Political analysts said his campaign was slicker and smarter than that of the 55-year-old Mr. Wilders and outpointed him on social media, where his proficiency with memes and YouTube clips proved more in tune with younger voters than Mr. Wilders’ one-way Twitter traffic.

Nixing ’Nexit’

Ms. de Lange said Mr. Wilders’ party ran a surprisingly lackluster campaign.

“In contrast to previous elections, they didn’t do a tour of the country or campaign outside the debates, so their visibility was very low,” she said. “As in previous elections, they campaigned on a ’Nexit’ ticket, but that stance wasn’t particularly popular” this time.

The problem, observers say, was that “Nexit” — following the United Kingdom’s lead by pulling the Netherlands out of the European Union — didn’t have the populist pull it once did because of Britain’s political difficulties in charting a post-EU future.

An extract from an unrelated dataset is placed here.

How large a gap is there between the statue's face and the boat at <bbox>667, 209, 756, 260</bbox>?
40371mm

While Britain’s Brexit Party scored a stunning plurality win with 30% of the EU parliamentary vote as the government still weighs its options, Mr. Wilders’ fixation on an immediate Nexit did not prove nearly as popular.

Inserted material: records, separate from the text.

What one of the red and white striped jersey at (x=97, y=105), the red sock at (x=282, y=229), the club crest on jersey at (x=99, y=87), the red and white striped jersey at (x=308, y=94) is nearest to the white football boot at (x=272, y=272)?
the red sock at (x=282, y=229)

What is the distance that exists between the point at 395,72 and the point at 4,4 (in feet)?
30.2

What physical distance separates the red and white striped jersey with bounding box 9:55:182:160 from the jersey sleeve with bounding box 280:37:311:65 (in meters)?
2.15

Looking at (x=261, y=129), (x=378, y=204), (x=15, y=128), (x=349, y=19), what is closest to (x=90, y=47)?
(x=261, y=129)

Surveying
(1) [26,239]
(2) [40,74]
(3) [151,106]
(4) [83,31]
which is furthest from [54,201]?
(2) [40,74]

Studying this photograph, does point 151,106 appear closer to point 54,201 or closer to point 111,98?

By contrast, Mr. Baudet and his supporters demanded a referendum on membership rather than outright withdrawal, allowing EU-skeptical Dutch voters a way to express their disapproval without making a binding commitment.

That worked well for many voters who would like to send Brussels a message.

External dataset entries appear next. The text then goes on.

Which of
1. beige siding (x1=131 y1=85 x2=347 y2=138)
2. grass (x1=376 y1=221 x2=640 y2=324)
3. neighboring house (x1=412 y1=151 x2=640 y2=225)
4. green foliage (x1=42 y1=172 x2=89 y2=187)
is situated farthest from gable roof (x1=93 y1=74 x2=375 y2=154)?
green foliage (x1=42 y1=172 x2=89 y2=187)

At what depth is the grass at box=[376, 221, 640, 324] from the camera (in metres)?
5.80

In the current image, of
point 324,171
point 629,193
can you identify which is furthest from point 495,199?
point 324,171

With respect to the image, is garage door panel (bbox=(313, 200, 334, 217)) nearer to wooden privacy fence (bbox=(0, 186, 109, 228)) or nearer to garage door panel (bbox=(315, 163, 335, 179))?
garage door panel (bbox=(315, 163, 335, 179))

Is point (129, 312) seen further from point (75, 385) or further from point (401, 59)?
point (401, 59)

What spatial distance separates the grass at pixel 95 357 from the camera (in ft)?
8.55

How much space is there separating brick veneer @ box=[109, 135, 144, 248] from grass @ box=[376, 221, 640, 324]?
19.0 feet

Mr. Wilders “says what many people here want to hear,” said Andre van Zanten, 39, from Dordrecht, who voted for Mr. Baudet mainly as a protest against Brussels. “We have a good country here, don’t we? I think we can look after ourselves just fine.”

Even though Forum performed slightly below expectations, winning three of the 26 Dutch seats rather than the four or five that opinion polls predicted, the election confirmed Mr. Baudet’s status as the new standard-bearer for the populist right.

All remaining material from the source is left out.